- Mine Location in Japan
- Coordinates: 33°17′48″N 130°25′52″E﻿ / ﻿33.29669°N 130.43108°E
- Country: Japan Kyushu#Japan
- Region: Kyushu
- Prefecture: Saga Prefecture
- District: Miyaki
- Merged: March 1, 2005 (now part of Miyaki)
- Time zone: UTC+09:00 (JST)

= Mine, Saga =

Mine (三根町, Mine-chō) was a town located in Miyaki District, Saga Prefecture, Japan. The status of this municipality was changed from a village to a town on May 1, 1962.

As of 2003, the town had an estimated population of 7,361 and a density of 449.66 persons per km^{2}. Its total area was 16.37 km^{2}.

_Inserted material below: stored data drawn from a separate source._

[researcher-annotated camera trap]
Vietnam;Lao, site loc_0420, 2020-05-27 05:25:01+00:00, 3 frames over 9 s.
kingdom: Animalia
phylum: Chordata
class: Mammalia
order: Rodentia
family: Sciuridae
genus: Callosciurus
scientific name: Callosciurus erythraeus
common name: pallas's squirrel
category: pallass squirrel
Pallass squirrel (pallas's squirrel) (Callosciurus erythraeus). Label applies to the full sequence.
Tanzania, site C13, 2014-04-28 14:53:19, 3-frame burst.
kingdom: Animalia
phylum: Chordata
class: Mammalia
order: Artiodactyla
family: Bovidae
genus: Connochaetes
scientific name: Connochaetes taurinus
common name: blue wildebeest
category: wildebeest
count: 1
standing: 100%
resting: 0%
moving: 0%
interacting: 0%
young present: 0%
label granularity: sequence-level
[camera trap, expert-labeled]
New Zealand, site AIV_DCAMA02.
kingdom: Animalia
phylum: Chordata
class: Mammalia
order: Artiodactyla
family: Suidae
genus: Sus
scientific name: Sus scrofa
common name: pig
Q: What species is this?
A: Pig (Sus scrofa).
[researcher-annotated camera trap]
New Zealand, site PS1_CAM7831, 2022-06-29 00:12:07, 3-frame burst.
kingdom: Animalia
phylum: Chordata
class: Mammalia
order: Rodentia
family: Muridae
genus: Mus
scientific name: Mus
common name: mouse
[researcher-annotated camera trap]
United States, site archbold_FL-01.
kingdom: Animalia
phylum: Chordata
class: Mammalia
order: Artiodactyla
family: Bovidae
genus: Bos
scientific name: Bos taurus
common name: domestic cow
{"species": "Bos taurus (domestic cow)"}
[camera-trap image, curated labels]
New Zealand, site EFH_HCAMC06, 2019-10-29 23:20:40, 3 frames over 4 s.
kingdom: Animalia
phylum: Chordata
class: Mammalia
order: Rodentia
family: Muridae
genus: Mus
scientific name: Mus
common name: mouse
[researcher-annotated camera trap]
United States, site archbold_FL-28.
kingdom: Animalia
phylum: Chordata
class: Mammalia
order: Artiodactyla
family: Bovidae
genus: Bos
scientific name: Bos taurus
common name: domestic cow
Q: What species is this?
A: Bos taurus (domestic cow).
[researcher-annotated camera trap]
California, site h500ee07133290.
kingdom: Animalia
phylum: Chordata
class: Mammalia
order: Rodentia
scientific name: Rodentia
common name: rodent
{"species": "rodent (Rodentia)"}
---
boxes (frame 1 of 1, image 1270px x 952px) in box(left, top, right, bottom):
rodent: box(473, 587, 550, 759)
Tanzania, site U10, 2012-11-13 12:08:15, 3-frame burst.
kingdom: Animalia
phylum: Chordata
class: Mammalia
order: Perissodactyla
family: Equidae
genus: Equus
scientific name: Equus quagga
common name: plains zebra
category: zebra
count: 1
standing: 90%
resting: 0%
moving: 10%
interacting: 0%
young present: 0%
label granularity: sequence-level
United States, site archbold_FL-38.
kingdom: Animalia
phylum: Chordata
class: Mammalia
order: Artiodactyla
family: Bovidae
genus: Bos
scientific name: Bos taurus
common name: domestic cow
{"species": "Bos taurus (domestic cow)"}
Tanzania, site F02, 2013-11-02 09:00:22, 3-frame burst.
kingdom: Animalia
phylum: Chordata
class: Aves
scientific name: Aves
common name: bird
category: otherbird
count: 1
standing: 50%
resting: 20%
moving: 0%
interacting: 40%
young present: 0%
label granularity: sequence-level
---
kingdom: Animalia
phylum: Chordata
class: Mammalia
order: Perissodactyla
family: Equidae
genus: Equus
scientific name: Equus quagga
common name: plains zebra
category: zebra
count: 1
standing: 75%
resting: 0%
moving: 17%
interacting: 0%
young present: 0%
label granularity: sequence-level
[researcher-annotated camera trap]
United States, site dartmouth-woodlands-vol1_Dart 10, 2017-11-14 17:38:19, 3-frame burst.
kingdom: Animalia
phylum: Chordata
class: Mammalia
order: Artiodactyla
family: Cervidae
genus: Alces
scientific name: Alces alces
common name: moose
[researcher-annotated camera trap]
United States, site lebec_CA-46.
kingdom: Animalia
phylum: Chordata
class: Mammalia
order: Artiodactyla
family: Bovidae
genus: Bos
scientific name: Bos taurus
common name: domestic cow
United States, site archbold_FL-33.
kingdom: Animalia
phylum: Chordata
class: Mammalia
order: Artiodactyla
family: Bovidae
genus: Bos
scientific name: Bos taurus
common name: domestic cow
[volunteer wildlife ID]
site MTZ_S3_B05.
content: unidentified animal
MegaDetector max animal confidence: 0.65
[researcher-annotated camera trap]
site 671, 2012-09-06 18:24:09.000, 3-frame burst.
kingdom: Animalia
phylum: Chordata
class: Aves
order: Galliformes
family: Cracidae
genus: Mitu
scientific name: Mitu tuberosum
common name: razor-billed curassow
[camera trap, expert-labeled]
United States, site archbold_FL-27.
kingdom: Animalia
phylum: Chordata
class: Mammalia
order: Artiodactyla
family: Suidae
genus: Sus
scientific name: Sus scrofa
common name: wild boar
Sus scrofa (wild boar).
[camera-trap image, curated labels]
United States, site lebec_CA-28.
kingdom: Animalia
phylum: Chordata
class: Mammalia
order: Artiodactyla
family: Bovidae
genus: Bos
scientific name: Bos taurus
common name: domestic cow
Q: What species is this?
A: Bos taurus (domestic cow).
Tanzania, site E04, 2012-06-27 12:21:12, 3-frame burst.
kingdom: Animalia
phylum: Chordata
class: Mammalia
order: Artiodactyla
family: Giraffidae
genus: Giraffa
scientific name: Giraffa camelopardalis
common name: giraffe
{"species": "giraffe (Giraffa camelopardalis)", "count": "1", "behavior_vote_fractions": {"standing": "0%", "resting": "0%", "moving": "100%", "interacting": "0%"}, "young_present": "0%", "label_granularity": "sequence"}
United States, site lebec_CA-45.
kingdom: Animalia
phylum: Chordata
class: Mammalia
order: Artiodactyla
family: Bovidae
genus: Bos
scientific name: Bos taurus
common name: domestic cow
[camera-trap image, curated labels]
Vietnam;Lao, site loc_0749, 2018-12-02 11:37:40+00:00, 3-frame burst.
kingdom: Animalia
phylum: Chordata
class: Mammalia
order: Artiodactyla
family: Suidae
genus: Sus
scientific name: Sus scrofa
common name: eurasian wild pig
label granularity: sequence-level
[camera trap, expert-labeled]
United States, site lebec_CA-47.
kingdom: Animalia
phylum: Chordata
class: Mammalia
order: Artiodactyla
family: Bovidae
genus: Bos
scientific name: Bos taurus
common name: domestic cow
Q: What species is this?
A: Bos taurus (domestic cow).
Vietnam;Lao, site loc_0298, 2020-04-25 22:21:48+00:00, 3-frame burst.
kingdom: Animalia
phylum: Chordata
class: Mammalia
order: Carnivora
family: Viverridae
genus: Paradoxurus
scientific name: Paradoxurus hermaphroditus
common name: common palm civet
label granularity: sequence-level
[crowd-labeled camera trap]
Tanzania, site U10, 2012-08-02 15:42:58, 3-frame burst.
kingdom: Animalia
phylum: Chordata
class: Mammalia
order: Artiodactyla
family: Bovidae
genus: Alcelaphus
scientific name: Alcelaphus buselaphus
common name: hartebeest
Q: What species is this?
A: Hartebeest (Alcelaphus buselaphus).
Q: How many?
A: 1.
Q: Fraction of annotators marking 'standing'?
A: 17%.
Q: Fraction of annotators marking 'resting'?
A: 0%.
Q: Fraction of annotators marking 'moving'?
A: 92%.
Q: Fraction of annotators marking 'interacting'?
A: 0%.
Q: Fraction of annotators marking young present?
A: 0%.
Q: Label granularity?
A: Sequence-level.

On March 1, 2005, Mine, along with the towns of Kitashigeyasu and Nakabaru (all from Miyaki District), was merged to create the town of Miyaki.

Mine's amenities include a sports center, junior high school, and two convenience stores. There is also a small library located somewhat towards the north. Mine has a small temple to a Buddha that is apparently able to cure warts. Mine is technically in the prefecture of Saga, but the city of Kurume in Fukuoka prefecture is closer than the city of Saga and is used by far more people. The city is just across the river called Mamebashi.